Первая волна, третья волна. Слово неслучайное. Не просто волна — цунами. Встала, вздыбилась, оттого что на дне идет извержение вулкана.
Эмиграция — это то, что внутри страны, а не снаружи. Внутри человека, а не снаружи. Диссидентство и эмиграция — все внутри накоплено. Долгим опытом подготовлено. Так и в начале 1920-х: ведь не был уже никто из господ профессоров прямой угрозой народной власти… Но — надо было всех выкинуть, извергнуть, посадить на пароход. Чтобы не смущаться, что ли?
Говорят, что на фронте гибнут лучшие — так же и тут. И выплевывать надо лучших. Это самый низший биологический принцип? Но тоталитаризм — это ведь и есть маленький мозг большого существа с одним заплывшим глазком…
Эмиграция — оскорбление страны. Самооскорбление. Но ошибку совершают люди, когда они принимают это оскорбление на свой личный счет.
Вот тут что-то спрятано… То, что происходит с тобой, со страной, с историей, не происходит с тобой отдельно от страны и от истории. Вот в чем суть. Если отделить одно от другого — в разрыве, в пустоте заклубится многое.
Включая манию величия, она же мания преследования.
Когда страна исторгает из себя такой потенциал, она оскорбляет себя.
Парижское кладбище эмиграции Сент-Женевьев-де-Буа — памятник этому. Огромный коллективный памятник самооскорблению России.
А то, что внутренняя эмиграция, прежде чем стать внешней, копится внутри страны не по собственной воле, а по воле страны, надо помнить и понимать.

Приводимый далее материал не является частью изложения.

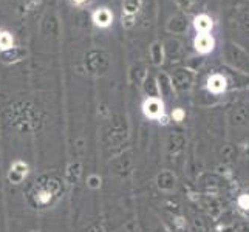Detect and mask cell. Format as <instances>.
<instances>
[{"instance_id": "ba28073f", "label": "cell", "mask_w": 249, "mask_h": 232, "mask_svg": "<svg viewBox=\"0 0 249 232\" xmlns=\"http://www.w3.org/2000/svg\"><path fill=\"white\" fill-rule=\"evenodd\" d=\"M140 8V0H124V13L128 17H133Z\"/></svg>"}, {"instance_id": "7a4b0ae2", "label": "cell", "mask_w": 249, "mask_h": 232, "mask_svg": "<svg viewBox=\"0 0 249 232\" xmlns=\"http://www.w3.org/2000/svg\"><path fill=\"white\" fill-rule=\"evenodd\" d=\"M91 19H93V22H94L96 27L107 28V27H110L111 23H113V13H111L108 8L102 6V8H98V10L93 13Z\"/></svg>"}, {"instance_id": "5b68a950", "label": "cell", "mask_w": 249, "mask_h": 232, "mask_svg": "<svg viewBox=\"0 0 249 232\" xmlns=\"http://www.w3.org/2000/svg\"><path fill=\"white\" fill-rule=\"evenodd\" d=\"M228 87V81H226V77L223 76V74H212L209 76V79H208V90L212 91V93H223L226 90Z\"/></svg>"}, {"instance_id": "52a82bcc", "label": "cell", "mask_w": 249, "mask_h": 232, "mask_svg": "<svg viewBox=\"0 0 249 232\" xmlns=\"http://www.w3.org/2000/svg\"><path fill=\"white\" fill-rule=\"evenodd\" d=\"M14 47V37L11 33L0 31V51H8Z\"/></svg>"}, {"instance_id": "3957f363", "label": "cell", "mask_w": 249, "mask_h": 232, "mask_svg": "<svg viewBox=\"0 0 249 232\" xmlns=\"http://www.w3.org/2000/svg\"><path fill=\"white\" fill-rule=\"evenodd\" d=\"M194 45L200 54H209L215 47V40H213L211 34H198L194 40Z\"/></svg>"}, {"instance_id": "8992f818", "label": "cell", "mask_w": 249, "mask_h": 232, "mask_svg": "<svg viewBox=\"0 0 249 232\" xmlns=\"http://www.w3.org/2000/svg\"><path fill=\"white\" fill-rule=\"evenodd\" d=\"M194 27L200 34H208L213 27V22L208 14H200L194 19Z\"/></svg>"}, {"instance_id": "6da1fadb", "label": "cell", "mask_w": 249, "mask_h": 232, "mask_svg": "<svg viewBox=\"0 0 249 232\" xmlns=\"http://www.w3.org/2000/svg\"><path fill=\"white\" fill-rule=\"evenodd\" d=\"M142 111L150 119H161L164 116V104H162V101L160 98L149 96L142 104Z\"/></svg>"}, {"instance_id": "277c9868", "label": "cell", "mask_w": 249, "mask_h": 232, "mask_svg": "<svg viewBox=\"0 0 249 232\" xmlns=\"http://www.w3.org/2000/svg\"><path fill=\"white\" fill-rule=\"evenodd\" d=\"M28 174V166L25 164L22 161H16L14 164L11 166V170L10 174H8V178H10V181L14 183V184H19L22 179L27 177Z\"/></svg>"}, {"instance_id": "30bf717a", "label": "cell", "mask_w": 249, "mask_h": 232, "mask_svg": "<svg viewBox=\"0 0 249 232\" xmlns=\"http://www.w3.org/2000/svg\"><path fill=\"white\" fill-rule=\"evenodd\" d=\"M184 116H186V113H184L183 108H175L174 111H172V118H174V121H178V123L183 121Z\"/></svg>"}, {"instance_id": "9c48e42d", "label": "cell", "mask_w": 249, "mask_h": 232, "mask_svg": "<svg viewBox=\"0 0 249 232\" xmlns=\"http://www.w3.org/2000/svg\"><path fill=\"white\" fill-rule=\"evenodd\" d=\"M238 206H240L242 209H245V211L249 209V194L240 195V198H238Z\"/></svg>"}, {"instance_id": "8fae6325", "label": "cell", "mask_w": 249, "mask_h": 232, "mask_svg": "<svg viewBox=\"0 0 249 232\" xmlns=\"http://www.w3.org/2000/svg\"><path fill=\"white\" fill-rule=\"evenodd\" d=\"M71 2L74 3V5H78V6H81V5H84V3H87L89 0H71Z\"/></svg>"}]
</instances>
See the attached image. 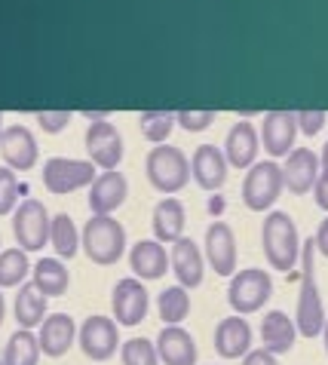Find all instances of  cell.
I'll return each instance as SVG.
<instances>
[{
  "instance_id": "cell-25",
  "label": "cell",
  "mask_w": 328,
  "mask_h": 365,
  "mask_svg": "<svg viewBox=\"0 0 328 365\" xmlns=\"http://www.w3.org/2000/svg\"><path fill=\"white\" fill-rule=\"evenodd\" d=\"M184 225H188V212H184V202L178 197H163L153 206V215H150L153 240L175 242L184 237Z\"/></svg>"
},
{
  "instance_id": "cell-30",
  "label": "cell",
  "mask_w": 328,
  "mask_h": 365,
  "mask_svg": "<svg viewBox=\"0 0 328 365\" xmlns=\"http://www.w3.org/2000/svg\"><path fill=\"white\" fill-rule=\"evenodd\" d=\"M188 292L190 289H184L181 282L160 292L157 313H160V319L166 322V326H181V322L188 319V313H190V295H188Z\"/></svg>"
},
{
  "instance_id": "cell-21",
  "label": "cell",
  "mask_w": 328,
  "mask_h": 365,
  "mask_svg": "<svg viewBox=\"0 0 328 365\" xmlns=\"http://www.w3.org/2000/svg\"><path fill=\"white\" fill-rule=\"evenodd\" d=\"M252 350V326L242 319V313L221 319L215 326V353L221 359H242Z\"/></svg>"
},
{
  "instance_id": "cell-45",
  "label": "cell",
  "mask_w": 328,
  "mask_h": 365,
  "mask_svg": "<svg viewBox=\"0 0 328 365\" xmlns=\"http://www.w3.org/2000/svg\"><path fill=\"white\" fill-rule=\"evenodd\" d=\"M0 365H4V359H0Z\"/></svg>"
},
{
  "instance_id": "cell-17",
  "label": "cell",
  "mask_w": 328,
  "mask_h": 365,
  "mask_svg": "<svg viewBox=\"0 0 328 365\" xmlns=\"http://www.w3.org/2000/svg\"><path fill=\"white\" fill-rule=\"evenodd\" d=\"M77 322L71 313H46V319L40 322V353L49 359H58L77 344Z\"/></svg>"
},
{
  "instance_id": "cell-14",
  "label": "cell",
  "mask_w": 328,
  "mask_h": 365,
  "mask_svg": "<svg viewBox=\"0 0 328 365\" xmlns=\"http://www.w3.org/2000/svg\"><path fill=\"white\" fill-rule=\"evenodd\" d=\"M129 197V181L117 169H101L89 185V212L92 215H114Z\"/></svg>"
},
{
  "instance_id": "cell-35",
  "label": "cell",
  "mask_w": 328,
  "mask_h": 365,
  "mask_svg": "<svg viewBox=\"0 0 328 365\" xmlns=\"http://www.w3.org/2000/svg\"><path fill=\"white\" fill-rule=\"evenodd\" d=\"M175 117L184 133H203L215 123V110H178Z\"/></svg>"
},
{
  "instance_id": "cell-23",
  "label": "cell",
  "mask_w": 328,
  "mask_h": 365,
  "mask_svg": "<svg viewBox=\"0 0 328 365\" xmlns=\"http://www.w3.org/2000/svg\"><path fill=\"white\" fill-rule=\"evenodd\" d=\"M298 322H294L285 310H267L261 319V347H267L276 356L289 353L298 341Z\"/></svg>"
},
{
  "instance_id": "cell-43",
  "label": "cell",
  "mask_w": 328,
  "mask_h": 365,
  "mask_svg": "<svg viewBox=\"0 0 328 365\" xmlns=\"http://www.w3.org/2000/svg\"><path fill=\"white\" fill-rule=\"evenodd\" d=\"M322 341H325V353H328V319H325V329H322Z\"/></svg>"
},
{
  "instance_id": "cell-5",
  "label": "cell",
  "mask_w": 328,
  "mask_h": 365,
  "mask_svg": "<svg viewBox=\"0 0 328 365\" xmlns=\"http://www.w3.org/2000/svg\"><path fill=\"white\" fill-rule=\"evenodd\" d=\"M282 190H285V178H282V166L276 160H261V163L249 166L242 178V202L249 212H270Z\"/></svg>"
},
{
  "instance_id": "cell-37",
  "label": "cell",
  "mask_w": 328,
  "mask_h": 365,
  "mask_svg": "<svg viewBox=\"0 0 328 365\" xmlns=\"http://www.w3.org/2000/svg\"><path fill=\"white\" fill-rule=\"evenodd\" d=\"M298 114V129L304 135H319L322 133V126L328 123V114L325 110H294Z\"/></svg>"
},
{
  "instance_id": "cell-34",
  "label": "cell",
  "mask_w": 328,
  "mask_h": 365,
  "mask_svg": "<svg viewBox=\"0 0 328 365\" xmlns=\"http://www.w3.org/2000/svg\"><path fill=\"white\" fill-rule=\"evenodd\" d=\"M16 197H19L16 169L0 166V215H9V212L16 209Z\"/></svg>"
},
{
  "instance_id": "cell-40",
  "label": "cell",
  "mask_w": 328,
  "mask_h": 365,
  "mask_svg": "<svg viewBox=\"0 0 328 365\" xmlns=\"http://www.w3.org/2000/svg\"><path fill=\"white\" fill-rule=\"evenodd\" d=\"M316 252H319L322 258H328V215L319 221V227H316Z\"/></svg>"
},
{
  "instance_id": "cell-28",
  "label": "cell",
  "mask_w": 328,
  "mask_h": 365,
  "mask_svg": "<svg viewBox=\"0 0 328 365\" xmlns=\"http://www.w3.org/2000/svg\"><path fill=\"white\" fill-rule=\"evenodd\" d=\"M4 365H37L40 359V338L34 329H19L9 334L6 347H4Z\"/></svg>"
},
{
  "instance_id": "cell-12",
  "label": "cell",
  "mask_w": 328,
  "mask_h": 365,
  "mask_svg": "<svg viewBox=\"0 0 328 365\" xmlns=\"http://www.w3.org/2000/svg\"><path fill=\"white\" fill-rule=\"evenodd\" d=\"M298 114L294 110H267L261 120V148L270 154V160L289 157L298 138Z\"/></svg>"
},
{
  "instance_id": "cell-9",
  "label": "cell",
  "mask_w": 328,
  "mask_h": 365,
  "mask_svg": "<svg viewBox=\"0 0 328 365\" xmlns=\"http://www.w3.org/2000/svg\"><path fill=\"white\" fill-rule=\"evenodd\" d=\"M117 326H120L117 319L101 317V313L83 319V326L77 331V344H80V350H83V356L92 362H108L114 356V353L123 347Z\"/></svg>"
},
{
  "instance_id": "cell-29",
  "label": "cell",
  "mask_w": 328,
  "mask_h": 365,
  "mask_svg": "<svg viewBox=\"0 0 328 365\" xmlns=\"http://www.w3.org/2000/svg\"><path fill=\"white\" fill-rule=\"evenodd\" d=\"M49 246L61 261H71L80 252V230L68 212L53 215V230H49Z\"/></svg>"
},
{
  "instance_id": "cell-44",
  "label": "cell",
  "mask_w": 328,
  "mask_h": 365,
  "mask_svg": "<svg viewBox=\"0 0 328 365\" xmlns=\"http://www.w3.org/2000/svg\"><path fill=\"white\" fill-rule=\"evenodd\" d=\"M4 129H6V126H4V114H0V135H4Z\"/></svg>"
},
{
  "instance_id": "cell-19",
  "label": "cell",
  "mask_w": 328,
  "mask_h": 365,
  "mask_svg": "<svg viewBox=\"0 0 328 365\" xmlns=\"http://www.w3.org/2000/svg\"><path fill=\"white\" fill-rule=\"evenodd\" d=\"M169 261H172V273H175V279L184 289L203 286V277H206V258H203L200 246L190 237H181V240L172 242Z\"/></svg>"
},
{
  "instance_id": "cell-18",
  "label": "cell",
  "mask_w": 328,
  "mask_h": 365,
  "mask_svg": "<svg viewBox=\"0 0 328 365\" xmlns=\"http://www.w3.org/2000/svg\"><path fill=\"white\" fill-rule=\"evenodd\" d=\"M258 150L261 148V133L255 129L249 120H237L227 129V138H224V157L233 169H249L258 163Z\"/></svg>"
},
{
  "instance_id": "cell-6",
  "label": "cell",
  "mask_w": 328,
  "mask_h": 365,
  "mask_svg": "<svg viewBox=\"0 0 328 365\" xmlns=\"http://www.w3.org/2000/svg\"><path fill=\"white\" fill-rule=\"evenodd\" d=\"M270 295H273V279L261 267L237 270L227 282V304L233 307V313H242V317L258 313L270 301Z\"/></svg>"
},
{
  "instance_id": "cell-33",
  "label": "cell",
  "mask_w": 328,
  "mask_h": 365,
  "mask_svg": "<svg viewBox=\"0 0 328 365\" xmlns=\"http://www.w3.org/2000/svg\"><path fill=\"white\" fill-rule=\"evenodd\" d=\"M120 359L123 365H160V353L157 344L148 338H129L120 347Z\"/></svg>"
},
{
  "instance_id": "cell-38",
  "label": "cell",
  "mask_w": 328,
  "mask_h": 365,
  "mask_svg": "<svg viewBox=\"0 0 328 365\" xmlns=\"http://www.w3.org/2000/svg\"><path fill=\"white\" fill-rule=\"evenodd\" d=\"M242 365H276V353H270L267 347L249 350V353L242 356Z\"/></svg>"
},
{
  "instance_id": "cell-41",
  "label": "cell",
  "mask_w": 328,
  "mask_h": 365,
  "mask_svg": "<svg viewBox=\"0 0 328 365\" xmlns=\"http://www.w3.org/2000/svg\"><path fill=\"white\" fill-rule=\"evenodd\" d=\"M319 160H322V169H328V138H325V145H322V154H319Z\"/></svg>"
},
{
  "instance_id": "cell-2",
  "label": "cell",
  "mask_w": 328,
  "mask_h": 365,
  "mask_svg": "<svg viewBox=\"0 0 328 365\" xmlns=\"http://www.w3.org/2000/svg\"><path fill=\"white\" fill-rule=\"evenodd\" d=\"M313 255H316V240H307L301 246V289H298V307H294V322L304 338H319L325 329V304L316 286V270H313Z\"/></svg>"
},
{
  "instance_id": "cell-32",
  "label": "cell",
  "mask_w": 328,
  "mask_h": 365,
  "mask_svg": "<svg viewBox=\"0 0 328 365\" xmlns=\"http://www.w3.org/2000/svg\"><path fill=\"white\" fill-rule=\"evenodd\" d=\"M175 123H178V117L172 110H145V114H138V129L150 145H166Z\"/></svg>"
},
{
  "instance_id": "cell-42",
  "label": "cell",
  "mask_w": 328,
  "mask_h": 365,
  "mask_svg": "<svg viewBox=\"0 0 328 365\" xmlns=\"http://www.w3.org/2000/svg\"><path fill=\"white\" fill-rule=\"evenodd\" d=\"M4 317H6V301H4V295H0V326H4Z\"/></svg>"
},
{
  "instance_id": "cell-16",
  "label": "cell",
  "mask_w": 328,
  "mask_h": 365,
  "mask_svg": "<svg viewBox=\"0 0 328 365\" xmlns=\"http://www.w3.org/2000/svg\"><path fill=\"white\" fill-rule=\"evenodd\" d=\"M0 157H4V166L16 169V172H31L37 166V138L28 126L16 123L6 126L4 135H0Z\"/></svg>"
},
{
  "instance_id": "cell-11",
  "label": "cell",
  "mask_w": 328,
  "mask_h": 365,
  "mask_svg": "<svg viewBox=\"0 0 328 365\" xmlns=\"http://www.w3.org/2000/svg\"><path fill=\"white\" fill-rule=\"evenodd\" d=\"M83 145H86V157L98 169H117L120 166V160H123V135L108 117L105 120H92L86 135H83Z\"/></svg>"
},
{
  "instance_id": "cell-13",
  "label": "cell",
  "mask_w": 328,
  "mask_h": 365,
  "mask_svg": "<svg viewBox=\"0 0 328 365\" xmlns=\"http://www.w3.org/2000/svg\"><path fill=\"white\" fill-rule=\"evenodd\" d=\"M203 246H206V261L209 267L218 273V277H233L237 273V237H233V227L227 221H212L206 227V240H203Z\"/></svg>"
},
{
  "instance_id": "cell-36",
  "label": "cell",
  "mask_w": 328,
  "mask_h": 365,
  "mask_svg": "<svg viewBox=\"0 0 328 365\" xmlns=\"http://www.w3.org/2000/svg\"><path fill=\"white\" fill-rule=\"evenodd\" d=\"M34 120L40 123L43 133L56 135V133H61V129H68V123L74 120V114H71V110H37Z\"/></svg>"
},
{
  "instance_id": "cell-8",
  "label": "cell",
  "mask_w": 328,
  "mask_h": 365,
  "mask_svg": "<svg viewBox=\"0 0 328 365\" xmlns=\"http://www.w3.org/2000/svg\"><path fill=\"white\" fill-rule=\"evenodd\" d=\"M49 230H53V215L46 212V206L34 197L22 200L13 212V237L16 246H22L25 252H40L49 246Z\"/></svg>"
},
{
  "instance_id": "cell-24",
  "label": "cell",
  "mask_w": 328,
  "mask_h": 365,
  "mask_svg": "<svg viewBox=\"0 0 328 365\" xmlns=\"http://www.w3.org/2000/svg\"><path fill=\"white\" fill-rule=\"evenodd\" d=\"M129 267L138 279H160L172 267V261L160 240H138L129 249Z\"/></svg>"
},
{
  "instance_id": "cell-31",
  "label": "cell",
  "mask_w": 328,
  "mask_h": 365,
  "mask_svg": "<svg viewBox=\"0 0 328 365\" xmlns=\"http://www.w3.org/2000/svg\"><path fill=\"white\" fill-rule=\"evenodd\" d=\"M28 273H31V261H28V252L22 246L0 249V289L22 286Z\"/></svg>"
},
{
  "instance_id": "cell-39",
  "label": "cell",
  "mask_w": 328,
  "mask_h": 365,
  "mask_svg": "<svg viewBox=\"0 0 328 365\" xmlns=\"http://www.w3.org/2000/svg\"><path fill=\"white\" fill-rule=\"evenodd\" d=\"M313 200L322 212H328V169L319 172V181H316V187H313Z\"/></svg>"
},
{
  "instance_id": "cell-26",
  "label": "cell",
  "mask_w": 328,
  "mask_h": 365,
  "mask_svg": "<svg viewBox=\"0 0 328 365\" xmlns=\"http://www.w3.org/2000/svg\"><path fill=\"white\" fill-rule=\"evenodd\" d=\"M31 282L43 292L46 298H61L71 286V273L65 267V261L58 255L56 258H40L34 267H31Z\"/></svg>"
},
{
  "instance_id": "cell-22",
  "label": "cell",
  "mask_w": 328,
  "mask_h": 365,
  "mask_svg": "<svg viewBox=\"0 0 328 365\" xmlns=\"http://www.w3.org/2000/svg\"><path fill=\"white\" fill-rule=\"evenodd\" d=\"M157 353L163 365H197V341L181 326H166L157 334Z\"/></svg>"
},
{
  "instance_id": "cell-20",
  "label": "cell",
  "mask_w": 328,
  "mask_h": 365,
  "mask_svg": "<svg viewBox=\"0 0 328 365\" xmlns=\"http://www.w3.org/2000/svg\"><path fill=\"white\" fill-rule=\"evenodd\" d=\"M227 157H224V148L218 145H200L190 157V172L193 181L203 190H221L224 181H227Z\"/></svg>"
},
{
  "instance_id": "cell-7",
  "label": "cell",
  "mask_w": 328,
  "mask_h": 365,
  "mask_svg": "<svg viewBox=\"0 0 328 365\" xmlns=\"http://www.w3.org/2000/svg\"><path fill=\"white\" fill-rule=\"evenodd\" d=\"M98 166L92 160H74V157H49L43 163V187L56 197H65V194H74L80 187H89L96 181V172Z\"/></svg>"
},
{
  "instance_id": "cell-4",
  "label": "cell",
  "mask_w": 328,
  "mask_h": 365,
  "mask_svg": "<svg viewBox=\"0 0 328 365\" xmlns=\"http://www.w3.org/2000/svg\"><path fill=\"white\" fill-rule=\"evenodd\" d=\"M145 172H148L150 187L160 190V194H166V197L178 194V190L193 178L190 160L184 157V150L175 145H153L148 150Z\"/></svg>"
},
{
  "instance_id": "cell-1",
  "label": "cell",
  "mask_w": 328,
  "mask_h": 365,
  "mask_svg": "<svg viewBox=\"0 0 328 365\" xmlns=\"http://www.w3.org/2000/svg\"><path fill=\"white\" fill-rule=\"evenodd\" d=\"M261 246H264V258L267 264L280 273H289L298 267L301 261V233L298 225L289 212H280V209H270L267 218L261 225Z\"/></svg>"
},
{
  "instance_id": "cell-3",
  "label": "cell",
  "mask_w": 328,
  "mask_h": 365,
  "mask_svg": "<svg viewBox=\"0 0 328 365\" xmlns=\"http://www.w3.org/2000/svg\"><path fill=\"white\" fill-rule=\"evenodd\" d=\"M80 249L98 267H111L126 255V227L114 215H92L80 230Z\"/></svg>"
},
{
  "instance_id": "cell-27",
  "label": "cell",
  "mask_w": 328,
  "mask_h": 365,
  "mask_svg": "<svg viewBox=\"0 0 328 365\" xmlns=\"http://www.w3.org/2000/svg\"><path fill=\"white\" fill-rule=\"evenodd\" d=\"M16 322L19 329H40V322L46 319V295L34 282H22L16 292Z\"/></svg>"
},
{
  "instance_id": "cell-10",
  "label": "cell",
  "mask_w": 328,
  "mask_h": 365,
  "mask_svg": "<svg viewBox=\"0 0 328 365\" xmlns=\"http://www.w3.org/2000/svg\"><path fill=\"white\" fill-rule=\"evenodd\" d=\"M111 307H114V319L120 326H138L145 322L148 310H150V295L145 289V279L138 277H123L114 292H111Z\"/></svg>"
},
{
  "instance_id": "cell-15",
  "label": "cell",
  "mask_w": 328,
  "mask_h": 365,
  "mask_svg": "<svg viewBox=\"0 0 328 365\" xmlns=\"http://www.w3.org/2000/svg\"><path fill=\"white\" fill-rule=\"evenodd\" d=\"M319 172H322V160L316 150L310 148H294L282 163V178H285V190L294 197H304L310 194L319 181Z\"/></svg>"
}]
</instances>
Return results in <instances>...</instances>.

В индивидуальном случае — это еще и пощечина.
Вот у этого писателя, с которым мы хватали друг друга за грудки, рассказ, который в России перепечатали, с которого разговор наш неприязненный и пошел, по-моему, так и назывался: “Я с пощечиной в руке”.
…Это был роскошный рассказ о том, как человек хотел ответить на оскорбление пощечиной, — и не ответил. И вот она так у него и осталась в ладони, превратившись в твердую дощечку.
И эту пощечину вернул он мне. Вот эту деревяшечку всучил.
Ну что ж… Значит — ему больше некому было ее вручить.